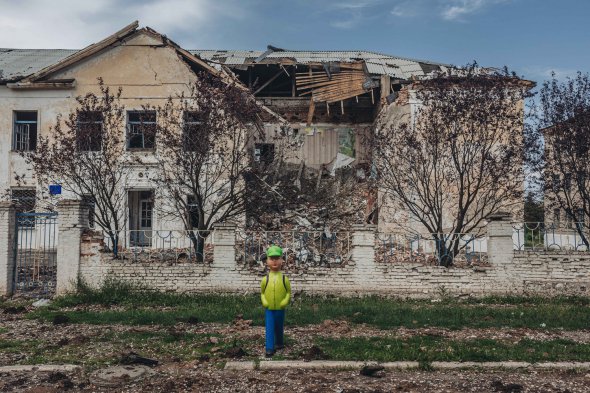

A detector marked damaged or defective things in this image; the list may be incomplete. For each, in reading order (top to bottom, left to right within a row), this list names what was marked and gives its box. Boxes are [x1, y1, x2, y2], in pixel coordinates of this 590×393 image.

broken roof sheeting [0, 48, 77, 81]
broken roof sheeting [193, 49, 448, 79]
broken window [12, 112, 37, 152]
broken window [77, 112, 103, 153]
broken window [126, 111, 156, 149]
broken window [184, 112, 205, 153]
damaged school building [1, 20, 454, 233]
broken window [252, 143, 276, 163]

━━━━

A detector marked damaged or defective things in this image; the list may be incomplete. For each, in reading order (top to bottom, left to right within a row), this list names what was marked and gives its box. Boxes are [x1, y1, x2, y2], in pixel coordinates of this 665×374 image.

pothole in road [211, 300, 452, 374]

━━━━

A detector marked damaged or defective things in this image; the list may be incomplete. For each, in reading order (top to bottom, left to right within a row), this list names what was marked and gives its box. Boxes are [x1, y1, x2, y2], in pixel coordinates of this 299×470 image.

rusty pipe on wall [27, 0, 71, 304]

━━━━

Problem details:
Can you give back the lines starting at the one containing "this 590×393 image." and ending at the one containing "broken roof sheeting [0, 48, 77, 81]", with "detector" replaced by "scanner" and nothing else changed?

The result:
A scanner marked damaged or defective things in this image; the list may be incomplete. For each, in reading order (top to bottom, left to right within a row), this list names what was marked and gives its box. Boxes are [x1, y1, x2, y2], in pixel coordinates of this 590×393 image.

broken roof sheeting [0, 48, 77, 81]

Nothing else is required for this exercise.